Как внедрение DLP на основе генеративного ИИ влияет на организации, использующие инструменты искусственного интеллекта, такие как ChatGPT и Microsoft Copilot?
ChatGPT, Microsoft Copilot и Gemini теперь являются стандартными инструментами для специалистов, работающих с информацией в юридическом, финансовом, инженерном и операционном отделах.

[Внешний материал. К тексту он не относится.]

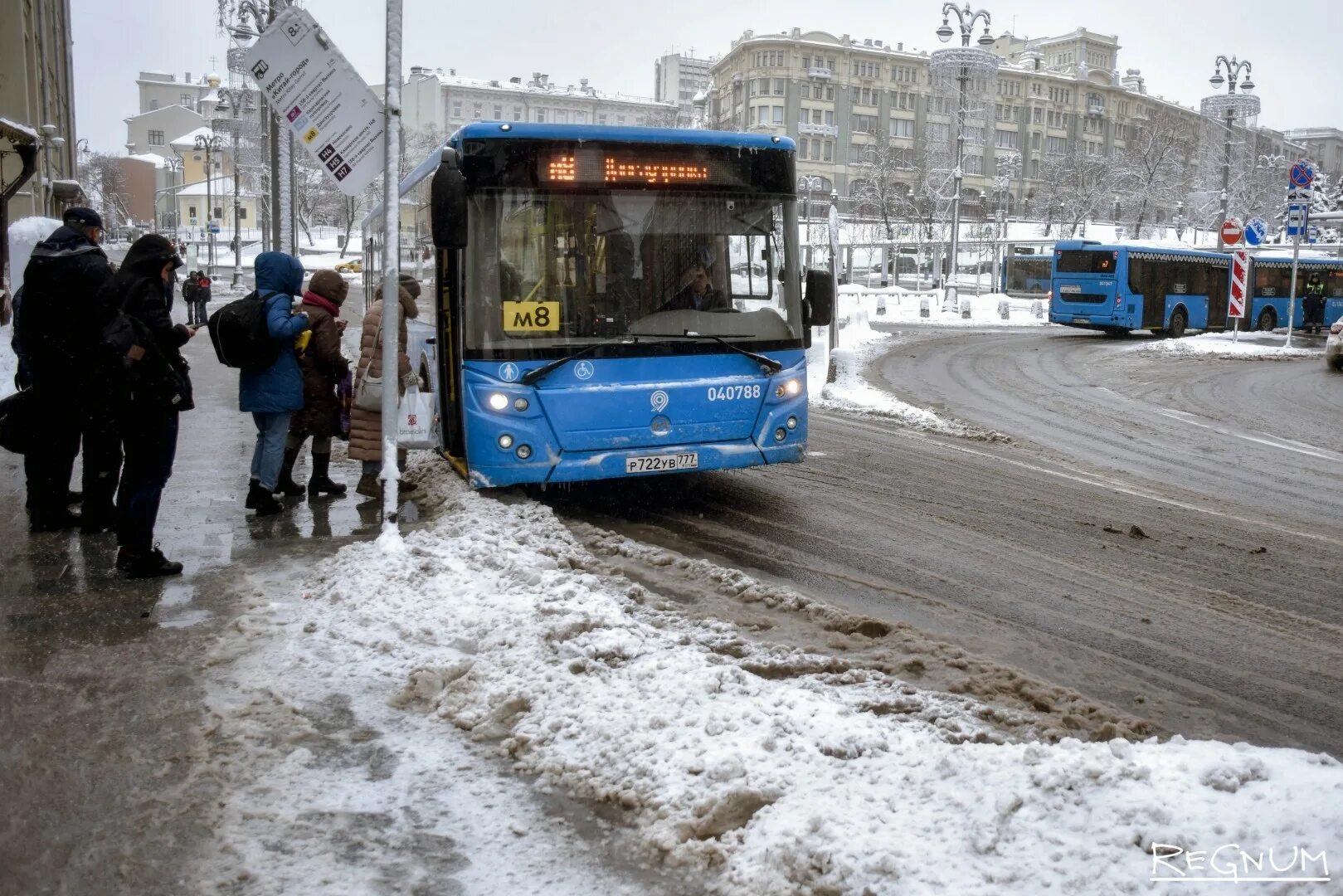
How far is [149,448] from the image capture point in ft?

Каждое взаимодействие создает потенциальную угрозу безопасности.
77% сотрудников вставляют данные в подсказки GenAI. Данные, передаваемые в ходе этих взаимодействий, включают исходный код, записи о клиентах, финансовые прогнозы и персональные данные. Они передаются как обычный HTTPS-трафик на разрешенные домены. Сетевая защита от утечки данных (DLP) видит одобренное соединение. Защита от утечки данных на конечных устройствах (DLP) рассматривает браузер как единый процесс. Ни одна из систем не видит данные, передаваемые внутри сессии.
В этом и заключается разрыв.
Последствия для соблюдения нормативных требований очевидны. Команда безопасности, которая не может видеть, что сотрудники отправляют в Copilot, не сможет продемонстрировать аудитору контроль над этим каналом передачи данных. Политика без технического обеспечения не является контролем. Это уязвимость, ожидающая документального подтверждения в отчете о нарушении безопасности.

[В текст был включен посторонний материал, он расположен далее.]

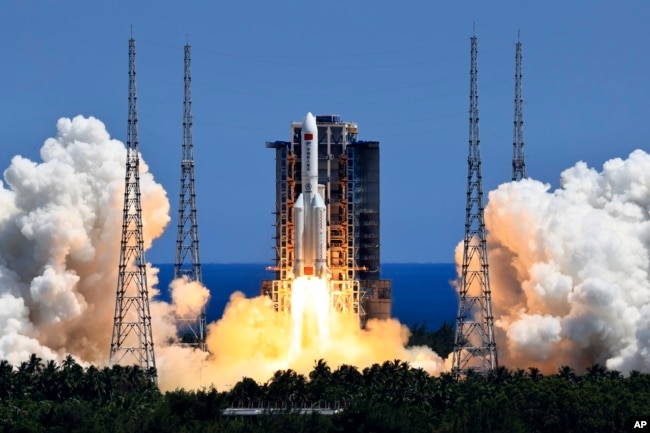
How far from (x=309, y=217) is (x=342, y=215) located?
460 centimetres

Какие наиболее распространенные угрозы DLP, связанные с генеративным ИИ, сегодня встречаются в работе групп безопасности?

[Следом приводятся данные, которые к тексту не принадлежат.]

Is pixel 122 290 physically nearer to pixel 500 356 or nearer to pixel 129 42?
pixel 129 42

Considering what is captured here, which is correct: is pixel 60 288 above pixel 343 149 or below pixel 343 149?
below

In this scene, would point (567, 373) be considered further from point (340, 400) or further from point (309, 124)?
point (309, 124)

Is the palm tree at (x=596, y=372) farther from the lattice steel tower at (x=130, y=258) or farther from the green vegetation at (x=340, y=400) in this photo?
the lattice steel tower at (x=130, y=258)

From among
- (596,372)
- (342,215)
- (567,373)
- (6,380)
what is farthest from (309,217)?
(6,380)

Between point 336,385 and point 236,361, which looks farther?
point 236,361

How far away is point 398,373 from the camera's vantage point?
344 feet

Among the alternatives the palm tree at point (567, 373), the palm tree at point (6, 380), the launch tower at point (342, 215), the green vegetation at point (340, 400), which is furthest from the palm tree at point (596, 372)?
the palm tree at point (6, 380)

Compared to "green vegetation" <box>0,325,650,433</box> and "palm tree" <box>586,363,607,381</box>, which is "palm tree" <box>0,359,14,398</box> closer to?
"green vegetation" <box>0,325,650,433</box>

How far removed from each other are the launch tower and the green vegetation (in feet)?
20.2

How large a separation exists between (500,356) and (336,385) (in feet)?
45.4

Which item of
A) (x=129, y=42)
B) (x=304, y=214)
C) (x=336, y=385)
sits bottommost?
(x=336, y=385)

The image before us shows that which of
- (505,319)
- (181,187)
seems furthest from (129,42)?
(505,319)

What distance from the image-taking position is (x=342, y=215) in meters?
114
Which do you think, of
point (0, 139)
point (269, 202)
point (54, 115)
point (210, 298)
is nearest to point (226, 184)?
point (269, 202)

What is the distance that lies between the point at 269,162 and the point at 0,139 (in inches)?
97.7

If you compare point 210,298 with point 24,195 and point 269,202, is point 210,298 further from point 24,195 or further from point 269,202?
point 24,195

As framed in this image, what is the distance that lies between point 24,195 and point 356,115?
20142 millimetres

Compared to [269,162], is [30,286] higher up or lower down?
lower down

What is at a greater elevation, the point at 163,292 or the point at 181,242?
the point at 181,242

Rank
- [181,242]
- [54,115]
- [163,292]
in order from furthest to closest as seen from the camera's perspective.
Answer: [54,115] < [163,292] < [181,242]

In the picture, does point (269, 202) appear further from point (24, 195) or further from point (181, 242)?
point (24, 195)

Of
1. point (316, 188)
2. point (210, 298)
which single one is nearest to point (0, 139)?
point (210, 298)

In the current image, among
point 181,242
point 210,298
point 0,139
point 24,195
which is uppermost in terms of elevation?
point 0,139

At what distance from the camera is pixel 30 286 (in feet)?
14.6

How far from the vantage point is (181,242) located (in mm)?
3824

В корпоративных средах неоднократно выявляются три типа угроз.
Эксфильтрация данных с помощью подсказок ИИ. Сотрудники вставляют конфиденциальные данные в инструменты ИИ, не имея намерения их похищать. Результат тот же: конфиденциальные данные покидают организацию по каналу, который система безопасности не может отслеживать. 89% входов в систему ИИ обходят корпоративный контроль.
Немедленное введение препарата. Злоумышленники внедряют вредоносные инструкции в документы, веб-страницы или электронные письма, которые считываются инструментами искусственного интеллекта. Модель следует внедренным инструкциям, а не намерениям пользователя. В корпоративных средах, использующих инструменты для исследований или электронной почты с поддержкой ИИ, это не требует специального доступа.
Теневой ИИ и несанкционированные учетные записи. 50% операций по вставке данных в GenAI содержат корпоративные данные. Политики управления, разработанные для корпоративных учетных записей, не предусматривают защиты в случаях, когда сотрудники используют личные учетные записи ChatGPT, Grammarly или Copilot на корпоративных устройствах.
Где в корпоративной среде реализуются риски, связанные с генеративным ИИ и защитой от утечки данных?
Самый простой ответ, которому сопротивляются большинство команд по обеспечению безопасности, заключается в следующем: внутри сессии браузера.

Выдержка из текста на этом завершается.